Yesterday, Amazon announced two partnerships for the Alexa team — Kitt.AI (a company the Alexa Fund had invested in) and Sensory for providing the Alexa wake up word. This announcement provides another missing piece in puzzle for hardware companies to integrate Alexa Voice Service into their products (essentially, making them into Echo-like devices).
According to the T&Cs of AVS, the implementation can either be push-to-talk but if it were handsfree, the device accessing AVS would require an “Alexa” wake word and far field capability. However, there was no clear picture of who would provide these. Now, it’s official — that Sensory or Kitt can be the providers. That said, there will likely be some licensing of the respective companies’ software.
For any far field voice interaction, the chain of services is this:
Audio Conditioning → Wake Up Word → Speech-To-Text → User Intent (NLU or Rules) → Integrations → Text-To-Speech (or some other acknowledgement)
AVS had only covered the Speech-To-Text onwards, leaving hardware companies with the task of having to implement Wake Up Word on their own.

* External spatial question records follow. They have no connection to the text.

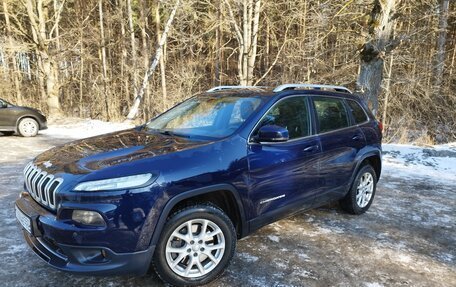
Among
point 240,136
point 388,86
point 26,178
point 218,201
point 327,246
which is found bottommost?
point 327,246

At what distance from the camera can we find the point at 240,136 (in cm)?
325

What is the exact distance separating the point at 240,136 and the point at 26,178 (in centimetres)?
206

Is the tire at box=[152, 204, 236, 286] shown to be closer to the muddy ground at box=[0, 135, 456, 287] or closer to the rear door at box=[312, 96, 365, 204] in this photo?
the muddy ground at box=[0, 135, 456, 287]

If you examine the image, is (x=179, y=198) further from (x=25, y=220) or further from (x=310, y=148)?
(x=310, y=148)

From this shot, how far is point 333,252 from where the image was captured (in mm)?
3707

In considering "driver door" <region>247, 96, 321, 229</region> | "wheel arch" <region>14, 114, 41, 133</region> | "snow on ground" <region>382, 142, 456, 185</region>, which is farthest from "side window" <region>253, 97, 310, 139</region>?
"wheel arch" <region>14, 114, 41, 133</region>

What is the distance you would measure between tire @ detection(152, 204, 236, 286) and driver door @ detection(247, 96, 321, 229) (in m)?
0.41

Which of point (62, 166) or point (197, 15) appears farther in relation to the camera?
point (197, 15)

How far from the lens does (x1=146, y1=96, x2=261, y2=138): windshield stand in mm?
3490

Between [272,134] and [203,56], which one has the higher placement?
[203,56]

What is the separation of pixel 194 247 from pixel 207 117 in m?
1.48

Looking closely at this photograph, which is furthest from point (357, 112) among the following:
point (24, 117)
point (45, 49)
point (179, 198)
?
point (45, 49)

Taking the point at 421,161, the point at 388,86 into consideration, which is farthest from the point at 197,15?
the point at 421,161

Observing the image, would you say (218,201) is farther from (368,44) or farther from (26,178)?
(368,44)
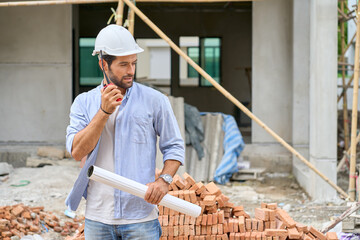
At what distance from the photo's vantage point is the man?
2.76m

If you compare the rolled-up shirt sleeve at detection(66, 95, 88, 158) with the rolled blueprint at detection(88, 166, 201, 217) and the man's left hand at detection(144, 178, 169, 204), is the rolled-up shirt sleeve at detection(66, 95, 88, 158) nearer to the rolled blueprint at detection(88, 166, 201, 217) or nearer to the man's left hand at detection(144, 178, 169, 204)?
the rolled blueprint at detection(88, 166, 201, 217)

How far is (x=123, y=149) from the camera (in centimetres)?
278

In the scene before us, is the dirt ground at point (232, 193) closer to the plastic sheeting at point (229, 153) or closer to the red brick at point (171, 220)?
the plastic sheeting at point (229, 153)

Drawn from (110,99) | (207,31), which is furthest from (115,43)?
(207,31)

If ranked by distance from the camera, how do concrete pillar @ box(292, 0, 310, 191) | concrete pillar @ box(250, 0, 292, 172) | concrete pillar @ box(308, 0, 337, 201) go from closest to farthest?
concrete pillar @ box(308, 0, 337, 201), concrete pillar @ box(292, 0, 310, 191), concrete pillar @ box(250, 0, 292, 172)

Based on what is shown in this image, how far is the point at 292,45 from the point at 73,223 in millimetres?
6035

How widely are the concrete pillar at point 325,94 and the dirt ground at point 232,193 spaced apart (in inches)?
14.8

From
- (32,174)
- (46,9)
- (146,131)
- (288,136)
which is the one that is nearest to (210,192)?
(146,131)

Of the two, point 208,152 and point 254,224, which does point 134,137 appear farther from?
point 208,152

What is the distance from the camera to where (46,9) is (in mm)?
11531

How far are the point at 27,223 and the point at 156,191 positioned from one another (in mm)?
4191

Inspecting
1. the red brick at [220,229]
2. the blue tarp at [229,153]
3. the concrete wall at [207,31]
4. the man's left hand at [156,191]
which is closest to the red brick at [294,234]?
the red brick at [220,229]

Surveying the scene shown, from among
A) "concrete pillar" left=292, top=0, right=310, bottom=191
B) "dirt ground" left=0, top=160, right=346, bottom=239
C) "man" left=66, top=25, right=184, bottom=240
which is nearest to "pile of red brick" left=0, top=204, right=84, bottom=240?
"dirt ground" left=0, top=160, right=346, bottom=239

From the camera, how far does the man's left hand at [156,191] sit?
106 inches
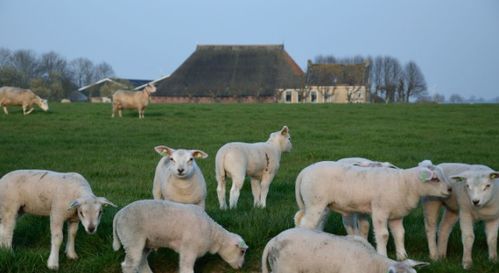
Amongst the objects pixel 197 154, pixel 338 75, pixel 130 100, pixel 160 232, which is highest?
pixel 338 75

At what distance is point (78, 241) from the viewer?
7711 mm

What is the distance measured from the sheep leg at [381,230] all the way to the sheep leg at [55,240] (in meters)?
3.97

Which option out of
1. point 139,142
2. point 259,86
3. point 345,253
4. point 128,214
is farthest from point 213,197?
point 259,86

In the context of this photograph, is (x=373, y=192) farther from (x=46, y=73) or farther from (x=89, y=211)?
(x=46, y=73)

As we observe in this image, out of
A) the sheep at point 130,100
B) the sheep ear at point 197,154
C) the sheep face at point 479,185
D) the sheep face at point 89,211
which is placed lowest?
the sheep face at point 89,211

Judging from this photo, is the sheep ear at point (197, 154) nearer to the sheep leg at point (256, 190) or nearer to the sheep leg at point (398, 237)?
the sheep leg at point (256, 190)

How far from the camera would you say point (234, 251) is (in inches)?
273

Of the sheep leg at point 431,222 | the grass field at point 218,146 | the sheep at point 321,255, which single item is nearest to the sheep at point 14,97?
the grass field at point 218,146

This new announcement means that there is a readily available Alexa trigger word for companies to implement. We have experience with Sensory — having used it as the OK Ubi trigger on our own device. TrulyHandsFree is a reliable trigger software to work with (vs Vocon or Sphinx) and even more importantly, the company is easy to work with.
The last missing piece, which will likely be filled soon, is the audio conditioning component. There are a number of companies that have far field DSPs and it’s likely that Amazon will provide some guidance on this at some point.
The other part of the Alexa announcement was cloud end pointing. Before, those who implemented AVS handsfree (we’ve done this on a few different devices) needed to setup their own end pointing — or detecting the end of spoken commands. Now, AVS will be able to send when it detects end of speech and then process the command. This takes a big burden off the developer. We had seen that end of speech issues could lead the mic to continue to stream audio to AVS, especially when there was a lot of background noise.
It’s going to become a lot easier to implement AVS on hardware product.